Text to read:
That same day, Mohammed al-Magariaf, the president of the General National Congress (GNC) and interim Prime Minister elected earlier this year, denounced the shrine attacks as "disgraceful acts," and said that "those involved were criminals who would be pursued." He was immediately contradicted by the country’s Interior Minister, Fawzi Abdel A’al, who commands the security forces who presumably answer to the government. Abdel A’al declared that he was not prepared to "shed any blood for the sake of some tombs." He went on to claim that he didn’t have the firepower to compete with the armed Salafi militants in the country. "I won’t embark on a losing battle and drag the country to war," he told reporters — effectively capitulating to the extremist threat.
His claim is hard to believe. By most counts the government’s security forces, grouped under a body known as the Supreme Security Committee (SSC), number up to 100,000, which surely ought to be enough to counter the threat from scattered extremist groups. But given these recent incidents, many Libyans are now worrying that the government’s own security forces may be penetrated by the extremists. The assault on the Benghazi consulate raises similar questions, given that forces loyal to the government were conspicuous primarily by their absence.
The Salafis are resorting to such acts as a way of countering the effect of the elections on July 7, which didn’t go the way they would have preferred. When Islamist parties were roundly trounced in the elections (Libya’s first free vote in half a century), many observers rejoiced at the clear indication that Libya was "bucking the Islamist trend." Libyan voters had categorically and democratically rejected extremist and fundamentalist Islamic views and opted for a modernist, secular state.
The Salafis, who preach a return to the primal Islamic community of the Prophet Mohammed, are trying to impose their will nonetheless. Their puritanical version of Islam regards the Sufi shrines, where believers sometimes pray to the bodies of buried saints, as "idolatrous." But the Salafi attacks also have a broader political goal, which is to exploit the weakness of the GNC before it takes full power. In the July election, Libyans selected 200 members of the GNC, the legislative body that is to choose a future prime minister and cabinet. Nominations for the prime ministerial post have already been submitted and are currently being considered. The new prime minister and the cabinet members selected by him are due to take power in the coming weeks. The GNC also has the job of appointing a committee that will draft the eagerly anticipated Libyan constitution.

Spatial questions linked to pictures
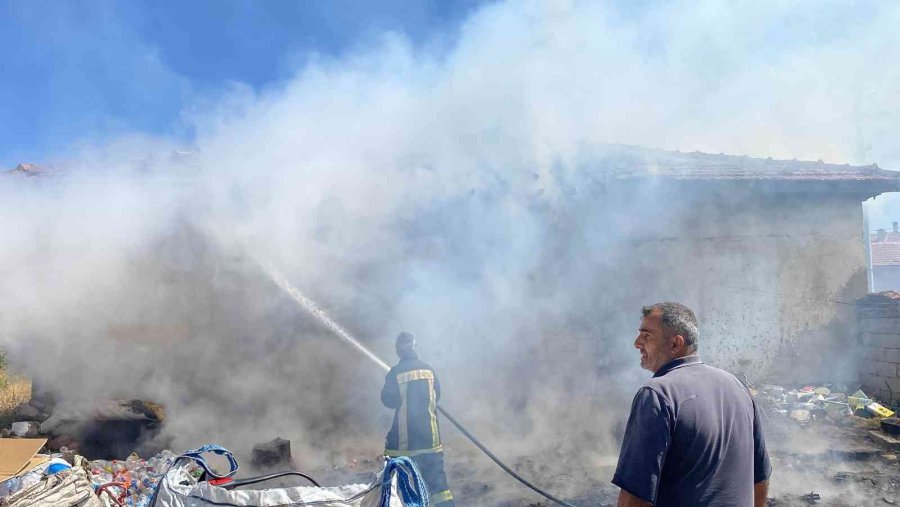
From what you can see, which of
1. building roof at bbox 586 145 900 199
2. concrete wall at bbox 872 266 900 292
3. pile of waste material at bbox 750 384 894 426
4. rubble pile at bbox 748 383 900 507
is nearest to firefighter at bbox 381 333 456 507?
rubble pile at bbox 748 383 900 507

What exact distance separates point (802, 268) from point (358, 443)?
8.47 m

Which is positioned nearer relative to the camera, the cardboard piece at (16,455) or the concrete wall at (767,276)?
the cardboard piece at (16,455)

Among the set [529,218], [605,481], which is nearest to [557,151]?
[529,218]

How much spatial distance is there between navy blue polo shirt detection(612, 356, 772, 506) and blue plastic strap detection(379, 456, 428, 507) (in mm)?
821

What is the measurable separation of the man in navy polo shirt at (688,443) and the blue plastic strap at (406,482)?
2.69 ft

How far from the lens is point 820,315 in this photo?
10.9 metres

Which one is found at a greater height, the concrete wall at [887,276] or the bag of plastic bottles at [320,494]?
the concrete wall at [887,276]

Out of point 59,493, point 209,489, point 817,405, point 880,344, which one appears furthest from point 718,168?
point 59,493

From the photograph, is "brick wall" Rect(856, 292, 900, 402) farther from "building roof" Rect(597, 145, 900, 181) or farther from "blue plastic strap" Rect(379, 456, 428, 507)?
"blue plastic strap" Rect(379, 456, 428, 507)

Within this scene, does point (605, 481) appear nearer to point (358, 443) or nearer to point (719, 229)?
point (358, 443)

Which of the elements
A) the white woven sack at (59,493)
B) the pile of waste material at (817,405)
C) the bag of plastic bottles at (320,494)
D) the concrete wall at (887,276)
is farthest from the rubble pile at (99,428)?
the concrete wall at (887,276)

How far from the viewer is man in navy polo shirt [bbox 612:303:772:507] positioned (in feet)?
7.32

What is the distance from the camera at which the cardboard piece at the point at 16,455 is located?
462cm

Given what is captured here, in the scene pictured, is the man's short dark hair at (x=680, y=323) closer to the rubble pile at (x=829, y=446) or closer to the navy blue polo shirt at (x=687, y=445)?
the navy blue polo shirt at (x=687, y=445)
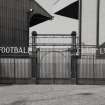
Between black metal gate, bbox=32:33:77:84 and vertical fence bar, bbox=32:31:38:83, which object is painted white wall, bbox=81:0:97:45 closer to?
black metal gate, bbox=32:33:77:84

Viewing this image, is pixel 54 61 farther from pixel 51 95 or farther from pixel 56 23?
pixel 51 95

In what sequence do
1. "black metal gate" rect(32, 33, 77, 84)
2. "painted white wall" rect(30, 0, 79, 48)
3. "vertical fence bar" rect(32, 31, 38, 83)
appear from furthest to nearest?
1. "painted white wall" rect(30, 0, 79, 48)
2. "black metal gate" rect(32, 33, 77, 84)
3. "vertical fence bar" rect(32, 31, 38, 83)

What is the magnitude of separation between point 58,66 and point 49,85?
2.18 metres

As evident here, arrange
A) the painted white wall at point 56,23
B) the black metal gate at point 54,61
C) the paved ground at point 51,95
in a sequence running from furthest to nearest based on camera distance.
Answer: the painted white wall at point 56,23 < the black metal gate at point 54,61 < the paved ground at point 51,95

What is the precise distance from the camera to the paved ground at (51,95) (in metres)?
10.6

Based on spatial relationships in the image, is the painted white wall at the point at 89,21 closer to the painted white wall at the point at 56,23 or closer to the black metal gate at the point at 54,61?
the painted white wall at the point at 56,23

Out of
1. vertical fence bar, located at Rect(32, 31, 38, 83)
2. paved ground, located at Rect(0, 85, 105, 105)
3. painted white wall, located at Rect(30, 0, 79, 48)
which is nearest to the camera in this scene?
paved ground, located at Rect(0, 85, 105, 105)

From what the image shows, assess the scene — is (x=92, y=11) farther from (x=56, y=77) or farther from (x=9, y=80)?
(x=9, y=80)

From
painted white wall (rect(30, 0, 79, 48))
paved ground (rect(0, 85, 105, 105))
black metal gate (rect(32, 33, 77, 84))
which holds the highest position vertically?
painted white wall (rect(30, 0, 79, 48))

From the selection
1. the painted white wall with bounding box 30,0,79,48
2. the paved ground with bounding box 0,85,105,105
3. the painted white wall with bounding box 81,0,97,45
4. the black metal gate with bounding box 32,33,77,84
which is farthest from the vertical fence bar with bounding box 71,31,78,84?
the paved ground with bounding box 0,85,105,105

What you are asked to do:
Retype the passage on Libya's shrine attacks above, starting with "The Salafis are" and going on through "modernist, secular state.".

Task answer:
The Salafis are resorting to such acts as a way of countering the effect of the elections on July 7, which didn’t go the way they would have preferred. When Islamist parties were roundly trounced in the elections (Libya’s first free vote in half a century), many observers rejoiced at the clear indication that Libya was "bucking the Islamist trend." Libyan voters had categorically and democratically rejected extremist and fundamentalist Islamic views and opted for a modernist, secular state.